PROBLEMS TO WORK ON
1: In the eclipse expedition passage below, where was the expedition carried out?
2: Pick up the account of the 1995 India eclipse expedition, found below, right after its final sentence.

** Start of DOCUMENT PASSAGE **

Pasachoff conducted an expedition to India for the total solar eclipse of 24 October 1995, in collaboration with Bryce Babcock and Kevin P. Reardon `92. Babcock is Staff Physicist and Coordinator of the Bronfman Science Center. Reardon, then on the solar-physics staff of the Institute for Astronomy of the University of Hawaii is now at the Capodimonte Observatory in Naples, Italy, working with the Themis Solar Telescope from the Canary Islands. The expedition included students Sebastian Diaz `98; Keck-Foundation exchange students Rana Nichols-Kiley, Vassar `98; and David Berger, Colgate `98; and Eric Kutner, Princeton `95; Lee Hawkins, Instructor at Wellesley College and Keck Technician; Jonathan Kern; and Dr. Robert Eather. The experiments were devoted to studying the solar corona, addressing the problem of how the corona is heated to two million degrees kelvin. They conducted a search for for high-frequency oscillations in the magnetic field that could cause the coronal heating. A special optical train was used with a 14 inch telescope and beamsplitter to capture side-by-side images of the corona on individual frames of a Princeton Instruments CCD at a 5Hz rate. One image was taken at the wavelength of a coronal emission line, and the other at a nearby band of the continuum spectrum. In a separate experiment to map coronal temperatures, they observed the corona through several filters at ultraviolet wavelengths specifically chosen to maximize or minimize the differences between the coronal and photospheric spectrum; the data were recorded and digitized with a Photometrics CCD.
The expedition was carried out in Mukundgarh Fort, Rajasthan, India in favorable weather. The data will be studied during the summer of 1996.

** End of DOCUMENT PASSAGE **
** Start of SUPPLIED ENTRIES **

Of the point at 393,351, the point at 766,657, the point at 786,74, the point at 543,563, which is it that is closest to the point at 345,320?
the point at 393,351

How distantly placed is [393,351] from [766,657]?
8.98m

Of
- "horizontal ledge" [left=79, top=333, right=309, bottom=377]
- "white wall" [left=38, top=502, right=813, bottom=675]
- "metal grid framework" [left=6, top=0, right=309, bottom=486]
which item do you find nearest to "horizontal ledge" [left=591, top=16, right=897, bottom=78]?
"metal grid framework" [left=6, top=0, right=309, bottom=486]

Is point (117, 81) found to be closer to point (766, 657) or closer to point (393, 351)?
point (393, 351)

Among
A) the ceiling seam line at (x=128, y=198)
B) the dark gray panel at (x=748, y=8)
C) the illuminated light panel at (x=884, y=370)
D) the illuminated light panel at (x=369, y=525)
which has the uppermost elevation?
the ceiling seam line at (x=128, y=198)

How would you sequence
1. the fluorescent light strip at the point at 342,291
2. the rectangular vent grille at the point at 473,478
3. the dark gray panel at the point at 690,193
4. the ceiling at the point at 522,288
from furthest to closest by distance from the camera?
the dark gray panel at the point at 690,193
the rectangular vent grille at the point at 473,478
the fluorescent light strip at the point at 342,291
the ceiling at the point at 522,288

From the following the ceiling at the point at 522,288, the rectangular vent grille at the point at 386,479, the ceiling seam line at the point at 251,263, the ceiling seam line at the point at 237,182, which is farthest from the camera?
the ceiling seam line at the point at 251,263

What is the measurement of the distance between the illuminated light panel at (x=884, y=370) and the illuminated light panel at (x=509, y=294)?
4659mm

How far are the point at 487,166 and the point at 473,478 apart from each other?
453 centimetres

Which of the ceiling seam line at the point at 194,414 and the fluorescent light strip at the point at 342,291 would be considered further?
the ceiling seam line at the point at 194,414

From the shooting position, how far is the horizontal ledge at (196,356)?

** End of SUPPLIED ENTRIES **

REPLIES
1: Mukundgarh Fort, Rajasthan, India.

2:
During the summer of 1995, Diaz and Nichols-Kiley studied the data from the total solar eclipse of 1994, which a Williams expedition observed from Putre, Chile. The data are also being studied by Reardon. A joint paper is in the final stages of preparation. Preliminary results were reported at the San Antonio meeting of the American Astronomical Society in January 1996.
Pasachoff continued his work with Prof. R.J.M. Olson of Wheaton College on images of comets in British Art, with support from the Getty Grant Program. They completed the manuscript for a book on this subject.
Pasachoff continued his positions as U.S. National Representative to Commission 46 (The Teaching of Astronomy) of the International Astronomical Union and chair of a new subcommittee on public education on the occasions of solar eclipses; and as Chair, Working Group on Eclipses of Commission 12 (The Radiation and Structure of the Solar Atmosphere) of the International Astronomical Union.
He served on the Scientific Organizing Committee of a NATO Advanced Research Workshop, Theoretical and Observational Problems Related to Solar Eclipses, at Sinaia, Romania, in June 1996. He delivered papers on solar coronal research, on future eclipses, on public education on the occasion of eclipses, and on first results from the Solar and Heliospheric Observatory (SOHO) spacecraft.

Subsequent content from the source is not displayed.